As we wrote in February, NY AG Eric Schneiderman has made New York's ticketing industry a prime target, beginning with a blistering report on ticketing practices in January.  The NY AG also announced settlements with six ticket brokers on April 26, 2016, worth approximately $2.8 million.

The latest salvo came on April 28, 2016, when the NY AG announced that he would propose legislation to toughen New York's anti-ticket bot law.  A "bot" is a computer program designed to perform a particular task, often many times in quick succession, without additional input from a user.  (Many websites that require a user, for example, to input numbers or letters from a picture, are meant to stop bots from being used to access the site.)  New York already prohibits the use of "automated ticket purchasing software" to purchase tickets, and imposes civil monetary penalties on the use of such software when used "in order to bypass security measures to purchase tickets."  N.Y. Arts & Cult. Aff. Law § 25.24.  A typical use of such software, according to the AG's report, would be to use bots to purchase hundreds or thousands of tickets only minutes after they go on sale, with the intent of then re-selling the tickets at higher prices once all the tickets sell out.
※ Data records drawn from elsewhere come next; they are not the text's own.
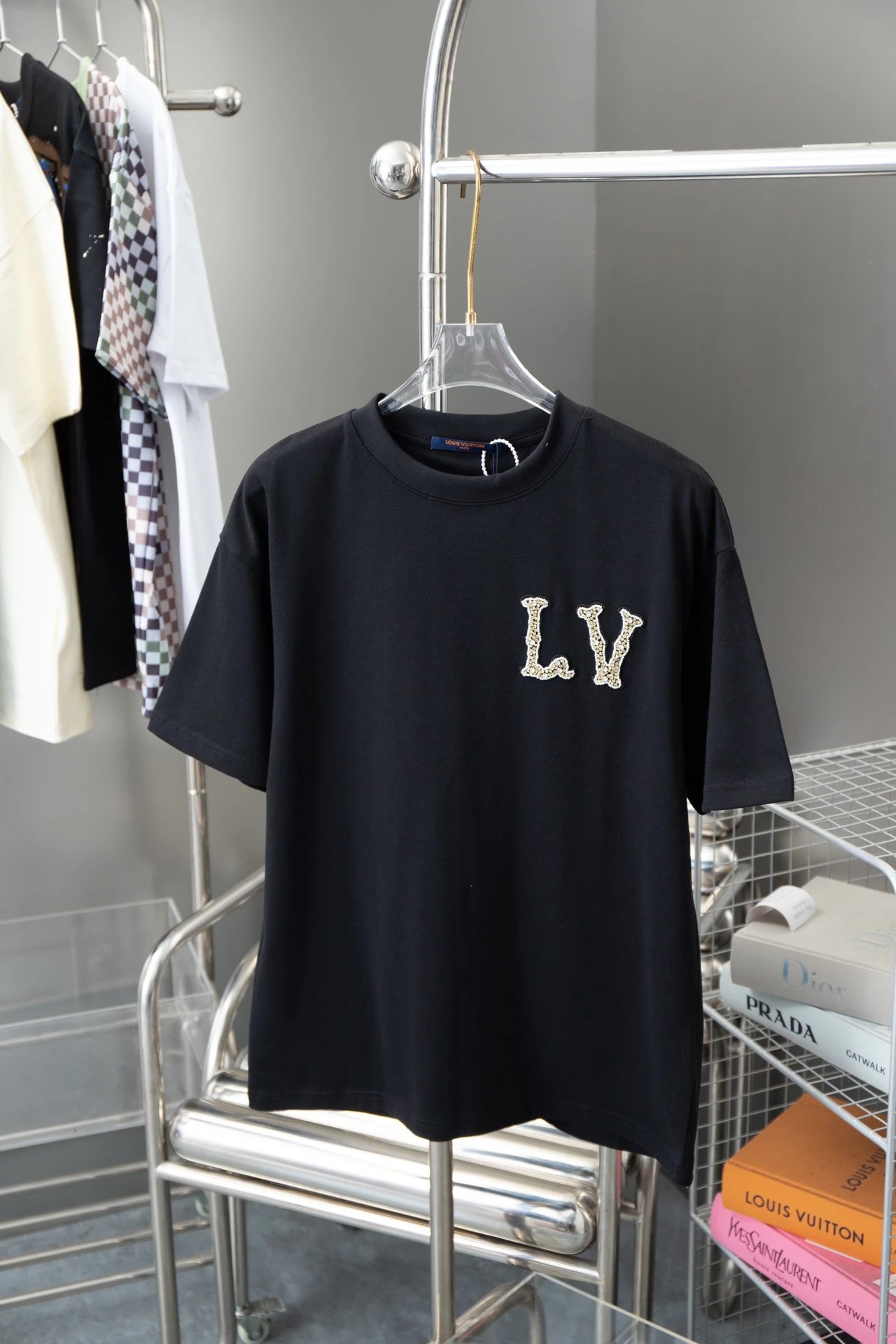 Louis Vuitton T-Shirts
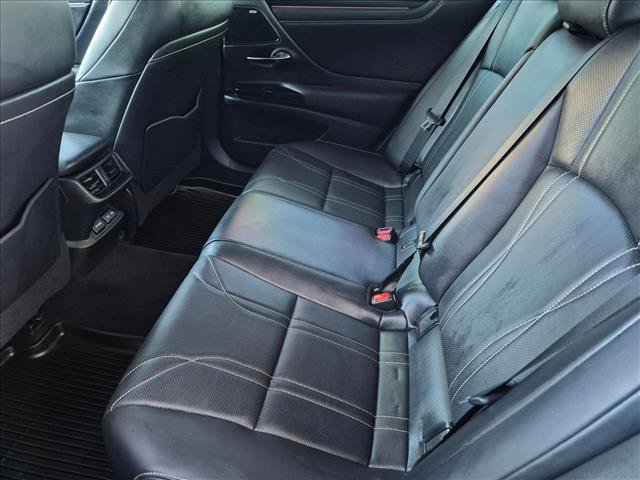 Certified 2023 Lexus ES 350 Ultra Luxury w/ Accessory Package (Z2) FWD image 18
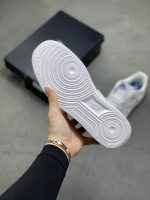 New Customers Only, Limit One. Nike Air Force 1'07 Low Low Top Sports Shoes Casual Shoes Folding Needles Difficult Craftsmansh lz2tjwx1 - Image 6
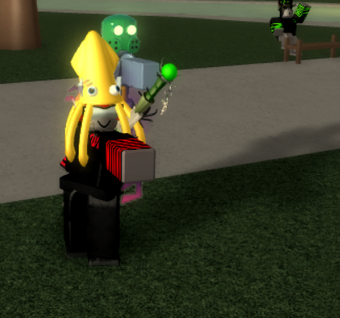 Pointing Pose Stands Online Wiki Fandom - roblox stand online wiki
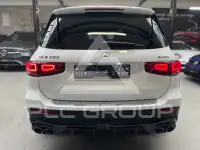 2020 Mercedes Benz GLB 250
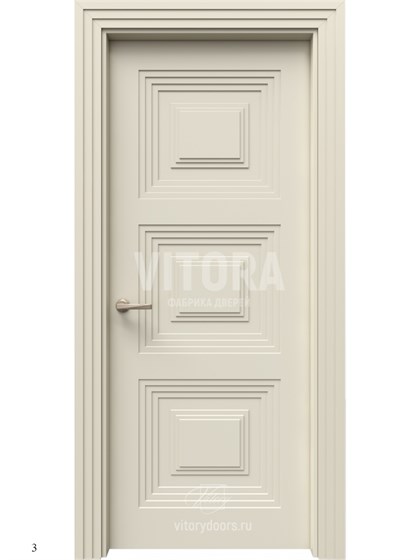 Дверь межкомнатная NOVA 2153 - фото 10281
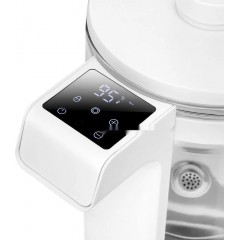 Электрический чайник Kitfort KT-2545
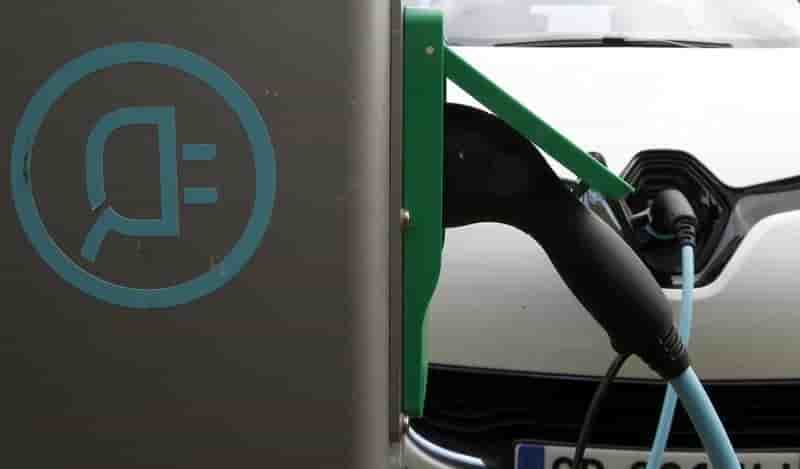 Une start-up lance un véhicule électrique Made in France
The AG's proposed legislation would increase the number of kinds of bots subject to the law, enhance the civil monetary penalties, make the use of ticket bots a criminal offense, and specifically outlaw the sale of tickets that have been acquired using ticketing bots.  The last of these provisions is necessary because the current law allows the AG to pursue "[a]ny person who knowingly utilizes automated ticket purchasing software" or who "maintains any interest in or maintains any control of the operation" of bots; the law does not, however, outlaw selling tickets that have been obtained by the bots of another.  Calling for a close of this "loophole," the AG blasted "so-called ticket brokers" who "fence tickets illegally obtained" using bots.